*Material*.
-.-.-

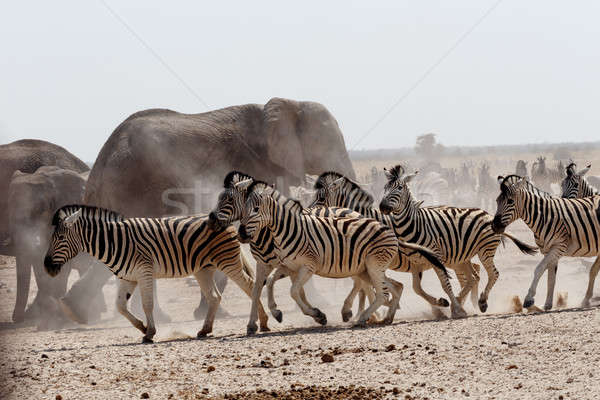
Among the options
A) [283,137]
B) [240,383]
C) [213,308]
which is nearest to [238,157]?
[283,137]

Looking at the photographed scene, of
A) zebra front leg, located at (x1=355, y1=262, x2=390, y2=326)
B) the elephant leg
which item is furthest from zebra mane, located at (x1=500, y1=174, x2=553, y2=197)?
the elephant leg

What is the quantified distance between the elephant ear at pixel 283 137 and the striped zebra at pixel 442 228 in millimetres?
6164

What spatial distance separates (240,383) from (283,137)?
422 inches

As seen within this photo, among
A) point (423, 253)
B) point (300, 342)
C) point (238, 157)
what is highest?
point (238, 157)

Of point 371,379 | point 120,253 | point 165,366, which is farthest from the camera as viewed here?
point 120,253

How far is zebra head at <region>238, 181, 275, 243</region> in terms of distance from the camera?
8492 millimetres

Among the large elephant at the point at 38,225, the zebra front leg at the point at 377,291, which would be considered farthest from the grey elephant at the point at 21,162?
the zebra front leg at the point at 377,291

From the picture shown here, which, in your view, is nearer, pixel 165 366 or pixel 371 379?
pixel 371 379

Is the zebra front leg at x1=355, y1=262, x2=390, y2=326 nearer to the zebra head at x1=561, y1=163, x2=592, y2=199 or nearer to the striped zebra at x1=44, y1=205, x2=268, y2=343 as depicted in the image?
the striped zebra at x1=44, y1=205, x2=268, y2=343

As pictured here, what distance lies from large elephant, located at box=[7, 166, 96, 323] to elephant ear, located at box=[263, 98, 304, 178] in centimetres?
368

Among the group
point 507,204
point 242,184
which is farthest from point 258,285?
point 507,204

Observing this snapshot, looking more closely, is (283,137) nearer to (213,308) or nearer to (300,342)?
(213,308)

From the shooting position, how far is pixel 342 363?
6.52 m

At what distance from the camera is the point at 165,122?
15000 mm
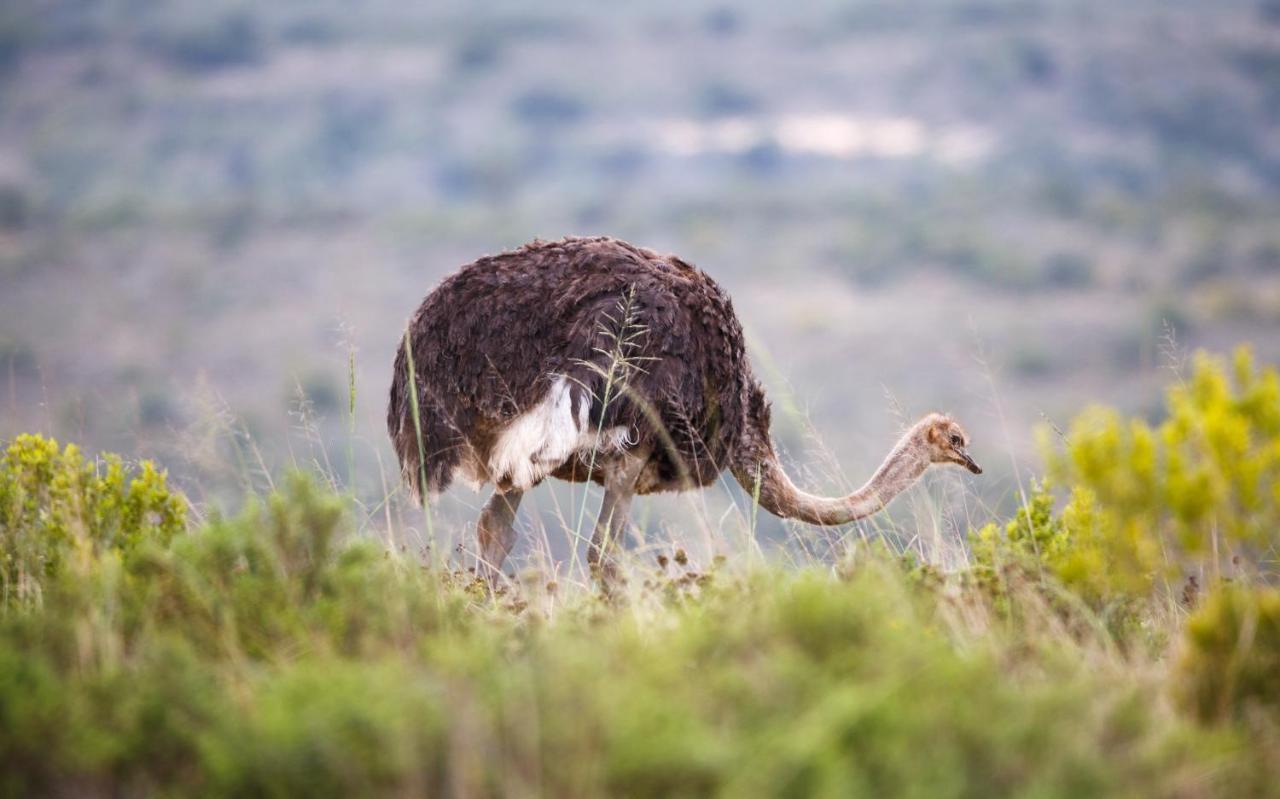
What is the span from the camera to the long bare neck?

-.-.-

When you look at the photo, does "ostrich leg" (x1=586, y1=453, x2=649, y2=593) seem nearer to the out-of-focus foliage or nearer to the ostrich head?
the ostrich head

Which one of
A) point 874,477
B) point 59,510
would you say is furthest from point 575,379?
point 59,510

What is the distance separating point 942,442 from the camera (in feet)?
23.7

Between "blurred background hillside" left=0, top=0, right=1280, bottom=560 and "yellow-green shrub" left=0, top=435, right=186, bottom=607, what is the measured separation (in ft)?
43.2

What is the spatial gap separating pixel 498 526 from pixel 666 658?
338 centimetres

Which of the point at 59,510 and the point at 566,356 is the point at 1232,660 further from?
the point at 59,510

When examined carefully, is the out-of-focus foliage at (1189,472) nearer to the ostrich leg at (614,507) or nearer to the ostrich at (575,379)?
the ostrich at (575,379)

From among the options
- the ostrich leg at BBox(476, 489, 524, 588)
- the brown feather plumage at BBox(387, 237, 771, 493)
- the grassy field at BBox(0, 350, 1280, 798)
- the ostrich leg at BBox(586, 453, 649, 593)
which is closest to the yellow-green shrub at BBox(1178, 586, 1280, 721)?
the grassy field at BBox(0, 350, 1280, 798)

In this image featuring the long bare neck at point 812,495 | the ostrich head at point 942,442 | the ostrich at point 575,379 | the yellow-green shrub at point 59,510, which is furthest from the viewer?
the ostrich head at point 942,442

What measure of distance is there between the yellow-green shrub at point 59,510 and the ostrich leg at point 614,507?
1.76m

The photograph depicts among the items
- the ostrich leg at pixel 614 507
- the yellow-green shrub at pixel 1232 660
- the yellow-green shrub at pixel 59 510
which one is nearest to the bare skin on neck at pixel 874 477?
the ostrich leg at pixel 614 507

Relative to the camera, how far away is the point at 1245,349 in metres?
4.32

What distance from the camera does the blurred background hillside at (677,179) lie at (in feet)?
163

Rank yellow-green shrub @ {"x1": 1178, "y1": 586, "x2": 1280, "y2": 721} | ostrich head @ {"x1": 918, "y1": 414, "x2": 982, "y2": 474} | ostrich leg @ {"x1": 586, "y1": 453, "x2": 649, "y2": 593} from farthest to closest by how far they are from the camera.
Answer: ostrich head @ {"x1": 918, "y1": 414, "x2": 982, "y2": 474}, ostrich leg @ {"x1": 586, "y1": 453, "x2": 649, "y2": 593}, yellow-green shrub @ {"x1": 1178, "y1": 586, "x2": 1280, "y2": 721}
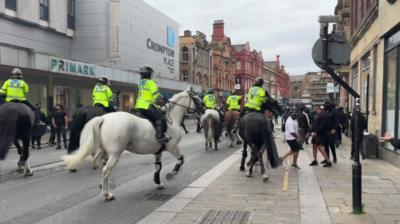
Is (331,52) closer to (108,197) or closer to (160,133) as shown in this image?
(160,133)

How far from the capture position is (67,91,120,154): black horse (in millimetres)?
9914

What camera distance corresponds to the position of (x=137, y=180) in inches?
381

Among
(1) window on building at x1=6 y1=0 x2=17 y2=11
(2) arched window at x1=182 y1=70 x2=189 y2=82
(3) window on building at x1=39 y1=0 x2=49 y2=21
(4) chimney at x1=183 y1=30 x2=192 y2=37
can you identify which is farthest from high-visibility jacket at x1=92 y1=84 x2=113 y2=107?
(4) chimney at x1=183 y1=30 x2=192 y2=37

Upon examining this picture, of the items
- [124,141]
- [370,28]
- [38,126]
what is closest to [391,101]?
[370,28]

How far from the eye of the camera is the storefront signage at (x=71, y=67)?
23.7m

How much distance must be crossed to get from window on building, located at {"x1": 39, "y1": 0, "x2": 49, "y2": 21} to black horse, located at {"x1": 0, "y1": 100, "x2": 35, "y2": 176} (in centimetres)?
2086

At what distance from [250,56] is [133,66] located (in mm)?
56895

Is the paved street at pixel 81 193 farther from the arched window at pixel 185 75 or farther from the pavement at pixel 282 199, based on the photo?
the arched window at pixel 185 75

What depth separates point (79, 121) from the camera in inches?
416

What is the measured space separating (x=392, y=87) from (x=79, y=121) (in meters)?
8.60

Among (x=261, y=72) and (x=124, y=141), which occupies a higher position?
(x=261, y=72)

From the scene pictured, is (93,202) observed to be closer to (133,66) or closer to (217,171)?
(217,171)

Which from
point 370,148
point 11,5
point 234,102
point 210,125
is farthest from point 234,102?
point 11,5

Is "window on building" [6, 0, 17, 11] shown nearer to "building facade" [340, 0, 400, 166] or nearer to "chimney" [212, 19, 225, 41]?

-.-.-

*Set exercise*. Edit the listing from the line with "From the shooting" up to and including the line with "What is the span", replacing "camera" with "photographer" and leaving everything else unchanged. Leave the pictures out of your answer.

*Result for this task*.
From the shooting position, how far is pixel 342 363?
6.52 m

At what distance from the photographer is the point at 165,122?
15000 mm
What is the span from the photographer to the long bare neck?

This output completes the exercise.